■ **Data for this task**:
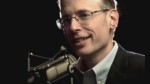 Kevin Swanson_2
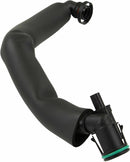 BMW G30 530e Crankcase Vent Hose By Rein 11157623745 Engine Mechanical Rein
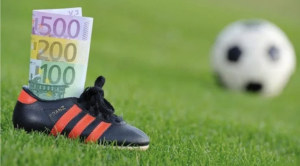 Link Vào Bóng Nhanh Không Bị Chặn Mới Nhất 2022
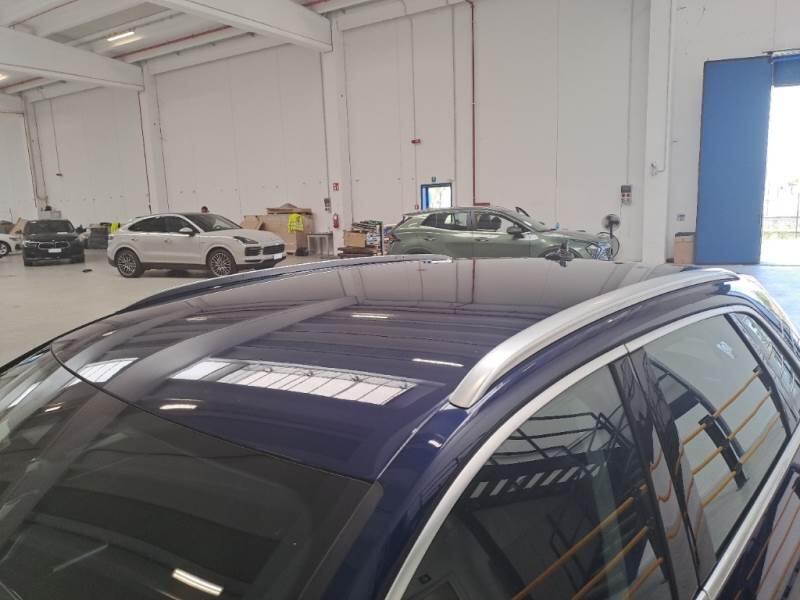 Audi Q3 35 TDI S TRONIC S LINE EDITION - foto 9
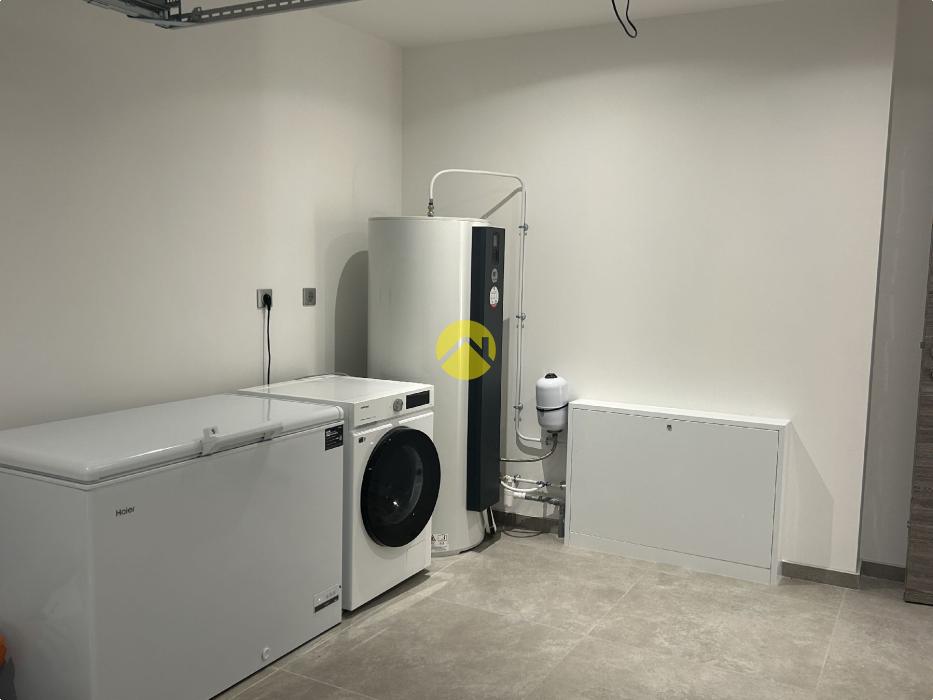 Pavillon plain pieds de 2024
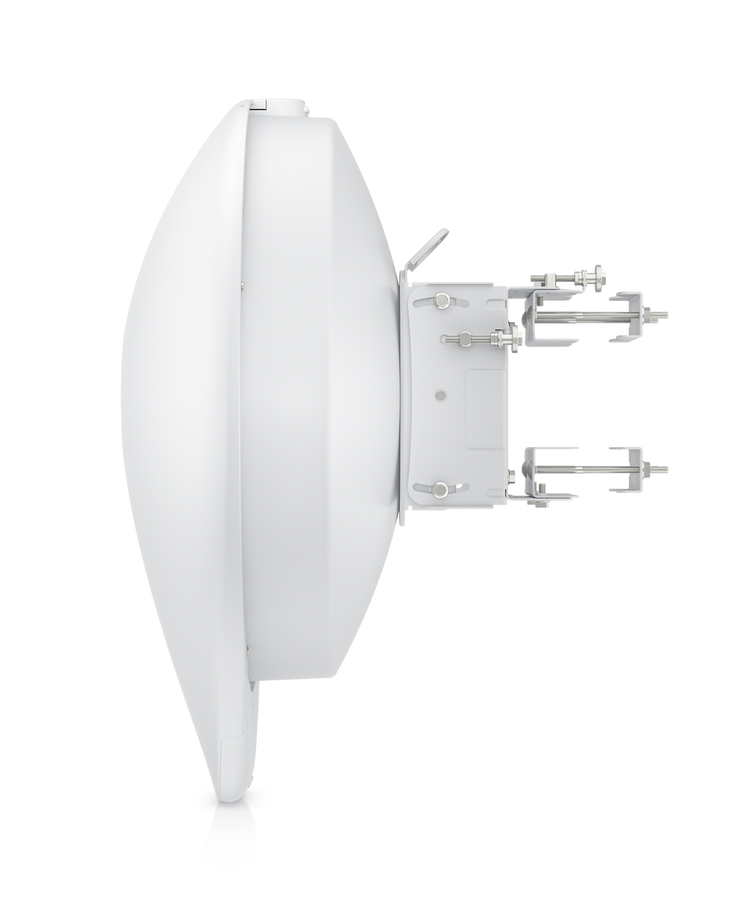 Ubiquiti AF60-XG-US 60GHz airFiber PtP 6Gbps US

■ **What to do**: Can you render all the items above as a Markdown table with the columns No. and Text, one row per line with its number, leaving out the pictures and any blank lines?

■ **Response to this task**:
| No. | Text |
|---|---|
| 1 |  Kevin Swanson_2 |
| 2 |  BMW G30 530e Crankcase Vent Hose By Rein 11157623745 Engine Mechanical Rein |
| 3 |  Link Vào Bóng Nhanh Không Bị Chặn Mới Nhất 2022 |
| 4 |  Audi Q3 35 TDI S TRONIC S LINE EDITION - foto 9 |
| 5 |  Pavillon plain pieds de 2024 |
| 6 |  Ubiquiti AF60-XG-US 60GHz airFiber PtP 6Gbps US |